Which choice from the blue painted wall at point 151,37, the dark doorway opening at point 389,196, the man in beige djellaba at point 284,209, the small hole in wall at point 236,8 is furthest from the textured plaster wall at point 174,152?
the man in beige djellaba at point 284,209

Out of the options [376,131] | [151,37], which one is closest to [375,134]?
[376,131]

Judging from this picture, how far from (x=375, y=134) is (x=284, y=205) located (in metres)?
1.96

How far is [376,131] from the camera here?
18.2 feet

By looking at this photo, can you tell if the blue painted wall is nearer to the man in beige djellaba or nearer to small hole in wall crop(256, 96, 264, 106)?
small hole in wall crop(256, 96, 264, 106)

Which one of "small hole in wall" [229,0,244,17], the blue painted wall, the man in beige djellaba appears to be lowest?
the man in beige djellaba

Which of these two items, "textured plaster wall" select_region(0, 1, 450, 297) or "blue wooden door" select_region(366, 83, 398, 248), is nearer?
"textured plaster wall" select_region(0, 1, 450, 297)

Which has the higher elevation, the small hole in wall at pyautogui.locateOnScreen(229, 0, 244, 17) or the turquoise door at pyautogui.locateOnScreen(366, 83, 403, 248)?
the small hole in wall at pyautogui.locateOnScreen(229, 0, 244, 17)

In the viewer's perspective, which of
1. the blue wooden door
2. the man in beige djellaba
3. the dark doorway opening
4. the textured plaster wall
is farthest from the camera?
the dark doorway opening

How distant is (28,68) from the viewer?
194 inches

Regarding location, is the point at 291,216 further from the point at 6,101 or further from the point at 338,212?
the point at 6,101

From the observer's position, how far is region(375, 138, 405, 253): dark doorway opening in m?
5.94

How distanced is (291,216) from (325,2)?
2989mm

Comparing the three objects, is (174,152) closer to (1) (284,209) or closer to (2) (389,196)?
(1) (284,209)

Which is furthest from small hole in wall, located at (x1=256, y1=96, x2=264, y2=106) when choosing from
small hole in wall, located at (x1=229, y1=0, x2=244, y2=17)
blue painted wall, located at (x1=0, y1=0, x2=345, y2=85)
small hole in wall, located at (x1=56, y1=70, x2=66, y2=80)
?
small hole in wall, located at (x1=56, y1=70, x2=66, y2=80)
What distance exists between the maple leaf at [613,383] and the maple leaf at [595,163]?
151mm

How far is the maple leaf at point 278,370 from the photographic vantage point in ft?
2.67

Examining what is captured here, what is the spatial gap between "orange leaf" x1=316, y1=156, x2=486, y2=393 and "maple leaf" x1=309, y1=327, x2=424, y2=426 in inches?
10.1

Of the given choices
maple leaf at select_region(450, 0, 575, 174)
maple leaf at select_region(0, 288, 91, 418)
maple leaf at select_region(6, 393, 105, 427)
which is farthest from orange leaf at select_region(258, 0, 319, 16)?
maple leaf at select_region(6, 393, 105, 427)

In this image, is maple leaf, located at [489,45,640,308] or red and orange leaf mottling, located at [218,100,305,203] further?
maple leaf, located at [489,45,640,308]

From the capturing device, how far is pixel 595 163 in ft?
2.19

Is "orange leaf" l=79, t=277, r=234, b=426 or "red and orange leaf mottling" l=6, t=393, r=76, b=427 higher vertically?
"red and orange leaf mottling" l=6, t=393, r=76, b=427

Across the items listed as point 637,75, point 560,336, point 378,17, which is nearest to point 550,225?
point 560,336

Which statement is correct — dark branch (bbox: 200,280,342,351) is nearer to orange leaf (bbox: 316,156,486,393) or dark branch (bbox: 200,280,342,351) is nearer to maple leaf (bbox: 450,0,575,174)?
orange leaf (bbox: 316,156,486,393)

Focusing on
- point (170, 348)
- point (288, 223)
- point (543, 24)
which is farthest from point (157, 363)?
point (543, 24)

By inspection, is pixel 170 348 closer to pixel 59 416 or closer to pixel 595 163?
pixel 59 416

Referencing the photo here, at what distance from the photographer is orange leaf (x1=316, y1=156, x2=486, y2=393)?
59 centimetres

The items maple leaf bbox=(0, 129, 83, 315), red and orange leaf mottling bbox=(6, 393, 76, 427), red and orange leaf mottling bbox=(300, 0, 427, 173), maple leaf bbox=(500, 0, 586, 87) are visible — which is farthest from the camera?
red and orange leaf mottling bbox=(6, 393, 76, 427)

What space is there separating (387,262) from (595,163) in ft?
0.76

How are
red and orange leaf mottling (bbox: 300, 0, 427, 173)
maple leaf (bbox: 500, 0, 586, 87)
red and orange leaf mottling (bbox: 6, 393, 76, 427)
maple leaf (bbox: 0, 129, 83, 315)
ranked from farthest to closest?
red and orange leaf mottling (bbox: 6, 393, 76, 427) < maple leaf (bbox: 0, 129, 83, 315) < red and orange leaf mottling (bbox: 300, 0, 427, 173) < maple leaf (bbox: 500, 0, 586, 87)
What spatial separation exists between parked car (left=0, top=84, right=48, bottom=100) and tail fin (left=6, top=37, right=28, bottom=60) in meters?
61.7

■ Short task ■
Please arrange the stretch of records above, from the line containing "By inspection, is" through the end of the records, as a two-column CSV with headers "text" and "answer". Give one row per record, with each value in a single quoted field and its line breaks replaced by spaces.

■ Full solution ■
text,answer
"By inspection, is pixel 170 348 closer to pixel 59 416 or closer to pixel 595 163?","pixel 59 416"
"Referencing the photo here, at what distance from the photographer is orange leaf (x1=316, y1=156, x2=486, y2=393)?","59 centimetres"
"The items maple leaf bbox=(0, 129, 83, 315), red and orange leaf mottling bbox=(6, 393, 76, 427), red and orange leaf mottling bbox=(300, 0, 427, 173), maple leaf bbox=(500, 0, 586, 87) are visible — which is farthest from the camera?","red and orange leaf mottling bbox=(6, 393, 76, 427)"
"What space is there separating (387,262) from (595,163) in ft?","0.76"
"How are red and orange leaf mottling (bbox: 300, 0, 427, 173) maple leaf (bbox: 500, 0, 586, 87) red and orange leaf mottling (bbox: 6, 393, 76, 427) maple leaf (bbox: 0, 129, 83, 315) ranked from farthest to closest?","red and orange leaf mottling (bbox: 6, 393, 76, 427) < maple leaf (bbox: 0, 129, 83, 315) < red and orange leaf mottling (bbox: 300, 0, 427, 173) < maple leaf (bbox: 500, 0, 586, 87)"
"What spatial separation exists between parked car (left=0, top=84, right=48, bottom=100) and tail fin (left=6, top=37, right=28, bottom=60) in meters?","61.7"